EXERCISE REQUIREMENTS: Return every line of the data below without any changes, but leave out the pictures.
--- Begin ---
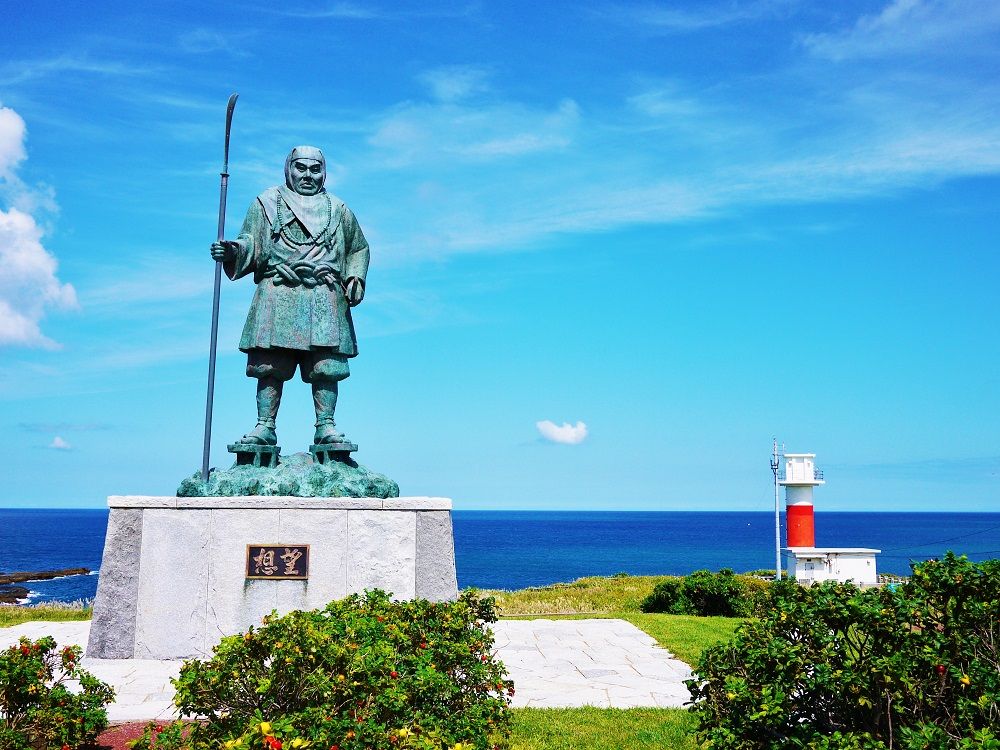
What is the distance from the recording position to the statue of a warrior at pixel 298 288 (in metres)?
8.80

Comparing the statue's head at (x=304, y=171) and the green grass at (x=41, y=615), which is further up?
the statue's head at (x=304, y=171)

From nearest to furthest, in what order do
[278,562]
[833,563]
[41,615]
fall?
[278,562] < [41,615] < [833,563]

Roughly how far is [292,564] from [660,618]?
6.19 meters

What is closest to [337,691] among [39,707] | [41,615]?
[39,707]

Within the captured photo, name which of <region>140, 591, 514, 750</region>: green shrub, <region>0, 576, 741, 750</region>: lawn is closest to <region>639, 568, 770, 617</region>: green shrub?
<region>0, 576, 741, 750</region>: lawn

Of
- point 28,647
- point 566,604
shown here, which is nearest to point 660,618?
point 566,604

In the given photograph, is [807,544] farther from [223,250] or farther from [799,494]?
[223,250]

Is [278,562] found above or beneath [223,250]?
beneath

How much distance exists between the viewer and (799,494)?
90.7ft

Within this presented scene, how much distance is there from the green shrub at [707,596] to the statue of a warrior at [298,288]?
--- End ---
SOLUTION FOR THIS EXERCISE:
What is the distance from the recording position to the statue of a warrior at pixel 298 288 (in metres)?
8.80

Comparing the statue's head at (x=304, y=171) and the green grass at (x=41, y=615), which is further up?
the statue's head at (x=304, y=171)

From nearest to furthest, in what order do
[278,562]
[833,563]
[41,615]
fall?
[278,562] < [41,615] < [833,563]

Roughly how far is [292,564] from [660,618]?
6.19 meters

What is closest to [337,691] among [39,707] | [41,615]?
[39,707]

Within the captured photo, name which of <region>140, 591, 514, 750</region>: green shrub, <region>0, 576, 741, 750</region>: lawn is closest to <region>639, 568, 770, 617</region>: green shrub?
<region>0, 576, 741, 750</region>: lawn

Of
- point 28,647
- point 566,604
shown here, which is nearest to point 660,618?
point 566,604

In the given photograph, is [807,544] farther from [223,250] or farther from [799,494]?
[223,250]

Is [278,562] found above or beneath [223,250]?
beneath

How much distance exists between the viewer and (799,494)?
90.7ft

Within this presented scene, how much distance is there from the green shrub at [707,596] to the statue of a warrior at [298,288]?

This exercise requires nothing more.